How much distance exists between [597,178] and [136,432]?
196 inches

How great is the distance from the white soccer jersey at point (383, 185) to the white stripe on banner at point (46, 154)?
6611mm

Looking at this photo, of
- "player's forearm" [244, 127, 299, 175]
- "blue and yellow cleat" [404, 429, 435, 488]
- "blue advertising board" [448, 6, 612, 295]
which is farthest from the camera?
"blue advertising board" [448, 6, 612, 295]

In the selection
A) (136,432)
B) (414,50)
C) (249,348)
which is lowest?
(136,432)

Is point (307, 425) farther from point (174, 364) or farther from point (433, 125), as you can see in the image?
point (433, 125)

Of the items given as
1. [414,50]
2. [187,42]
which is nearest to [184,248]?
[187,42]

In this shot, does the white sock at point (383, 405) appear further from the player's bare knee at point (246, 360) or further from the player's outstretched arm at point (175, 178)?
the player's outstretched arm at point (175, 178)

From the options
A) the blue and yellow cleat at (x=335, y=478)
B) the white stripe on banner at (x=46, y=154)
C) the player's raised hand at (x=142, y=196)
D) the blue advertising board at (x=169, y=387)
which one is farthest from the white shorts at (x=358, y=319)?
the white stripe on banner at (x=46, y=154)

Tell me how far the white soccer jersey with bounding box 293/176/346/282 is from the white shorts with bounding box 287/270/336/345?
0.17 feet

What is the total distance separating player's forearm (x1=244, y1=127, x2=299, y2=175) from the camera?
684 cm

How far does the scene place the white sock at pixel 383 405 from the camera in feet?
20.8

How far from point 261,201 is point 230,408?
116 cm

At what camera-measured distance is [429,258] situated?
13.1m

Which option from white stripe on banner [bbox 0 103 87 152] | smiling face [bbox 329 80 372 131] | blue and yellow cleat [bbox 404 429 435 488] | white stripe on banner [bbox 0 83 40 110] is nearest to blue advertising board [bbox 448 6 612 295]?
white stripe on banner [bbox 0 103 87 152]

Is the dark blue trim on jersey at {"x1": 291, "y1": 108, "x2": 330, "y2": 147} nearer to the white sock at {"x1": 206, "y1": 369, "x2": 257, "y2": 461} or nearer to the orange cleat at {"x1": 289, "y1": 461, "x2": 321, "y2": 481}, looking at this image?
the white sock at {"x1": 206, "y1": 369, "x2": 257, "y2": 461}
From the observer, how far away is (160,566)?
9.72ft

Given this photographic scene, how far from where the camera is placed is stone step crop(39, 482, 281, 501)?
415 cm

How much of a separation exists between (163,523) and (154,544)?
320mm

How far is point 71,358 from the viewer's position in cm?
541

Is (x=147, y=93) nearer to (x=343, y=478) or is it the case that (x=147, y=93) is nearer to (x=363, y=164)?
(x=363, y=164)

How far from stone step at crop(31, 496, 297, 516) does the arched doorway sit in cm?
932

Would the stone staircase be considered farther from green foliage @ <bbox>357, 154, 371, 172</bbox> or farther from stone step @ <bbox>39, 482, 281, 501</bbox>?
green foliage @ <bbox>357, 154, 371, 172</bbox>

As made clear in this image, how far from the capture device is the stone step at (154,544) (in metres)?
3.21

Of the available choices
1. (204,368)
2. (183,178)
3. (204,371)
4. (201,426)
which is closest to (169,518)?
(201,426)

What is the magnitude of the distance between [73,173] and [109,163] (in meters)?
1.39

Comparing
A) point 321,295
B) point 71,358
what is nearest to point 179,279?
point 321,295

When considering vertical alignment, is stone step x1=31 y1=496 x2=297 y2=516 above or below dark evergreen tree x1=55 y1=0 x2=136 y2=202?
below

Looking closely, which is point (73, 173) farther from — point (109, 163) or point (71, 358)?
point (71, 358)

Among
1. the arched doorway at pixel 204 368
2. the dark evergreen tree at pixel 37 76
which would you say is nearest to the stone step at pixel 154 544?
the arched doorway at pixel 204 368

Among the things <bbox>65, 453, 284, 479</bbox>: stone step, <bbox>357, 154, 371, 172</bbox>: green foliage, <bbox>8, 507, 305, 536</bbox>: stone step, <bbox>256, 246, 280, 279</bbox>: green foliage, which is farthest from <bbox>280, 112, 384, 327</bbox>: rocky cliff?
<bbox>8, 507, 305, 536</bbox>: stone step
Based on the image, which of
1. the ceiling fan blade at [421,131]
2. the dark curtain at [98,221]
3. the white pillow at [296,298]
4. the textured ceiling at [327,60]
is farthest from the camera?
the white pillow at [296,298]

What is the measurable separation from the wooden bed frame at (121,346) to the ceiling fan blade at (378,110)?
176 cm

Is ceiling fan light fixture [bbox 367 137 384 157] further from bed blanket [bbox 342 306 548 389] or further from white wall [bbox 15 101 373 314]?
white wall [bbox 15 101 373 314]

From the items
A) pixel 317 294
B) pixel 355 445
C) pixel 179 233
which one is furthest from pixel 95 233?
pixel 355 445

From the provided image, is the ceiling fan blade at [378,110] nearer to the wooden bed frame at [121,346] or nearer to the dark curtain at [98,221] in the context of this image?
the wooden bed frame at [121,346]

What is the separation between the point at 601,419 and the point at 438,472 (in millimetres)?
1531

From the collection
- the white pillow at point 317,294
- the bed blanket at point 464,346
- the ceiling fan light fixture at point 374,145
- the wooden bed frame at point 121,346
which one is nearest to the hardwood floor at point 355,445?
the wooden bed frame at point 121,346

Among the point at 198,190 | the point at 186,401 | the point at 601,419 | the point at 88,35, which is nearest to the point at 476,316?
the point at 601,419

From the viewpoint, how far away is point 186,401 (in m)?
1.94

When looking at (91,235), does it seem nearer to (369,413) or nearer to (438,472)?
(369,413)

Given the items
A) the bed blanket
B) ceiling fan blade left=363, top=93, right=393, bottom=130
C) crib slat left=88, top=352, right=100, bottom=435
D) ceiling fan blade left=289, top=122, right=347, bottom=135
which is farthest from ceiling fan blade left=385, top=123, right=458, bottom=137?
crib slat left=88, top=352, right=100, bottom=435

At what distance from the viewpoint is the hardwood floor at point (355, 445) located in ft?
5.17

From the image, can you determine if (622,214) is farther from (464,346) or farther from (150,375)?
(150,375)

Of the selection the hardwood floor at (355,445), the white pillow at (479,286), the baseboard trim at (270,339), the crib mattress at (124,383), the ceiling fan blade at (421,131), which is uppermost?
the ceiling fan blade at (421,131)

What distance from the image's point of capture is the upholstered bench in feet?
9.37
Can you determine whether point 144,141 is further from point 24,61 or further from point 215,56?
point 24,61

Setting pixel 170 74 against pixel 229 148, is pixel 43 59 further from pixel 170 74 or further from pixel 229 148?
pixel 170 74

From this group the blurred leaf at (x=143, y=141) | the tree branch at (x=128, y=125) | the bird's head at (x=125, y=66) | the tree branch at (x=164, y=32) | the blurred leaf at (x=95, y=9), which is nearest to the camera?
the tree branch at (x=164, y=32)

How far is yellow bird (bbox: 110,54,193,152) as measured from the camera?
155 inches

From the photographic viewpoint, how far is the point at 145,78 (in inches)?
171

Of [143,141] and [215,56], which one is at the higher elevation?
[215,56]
● ● ● ● ●
Pull out every line of the listing above that contains the string "advertising".

Full solution.
- "blue advertising board" [448, 6, 612, 295]
"blue advertising board" [448, 6, 612, 295]
D) the blue advertising board at (x=169, y=387)
Which option from white stripe on banner [bbox 0 103 87 152] | smiling face [bbox 329 80 372 131] | blue and yellow cleat [bbox 404 429 435 488] | white stripe on banner [bbox 0 83 40 110] is nearest to blue advertising board [bbox 448 6 612 295]?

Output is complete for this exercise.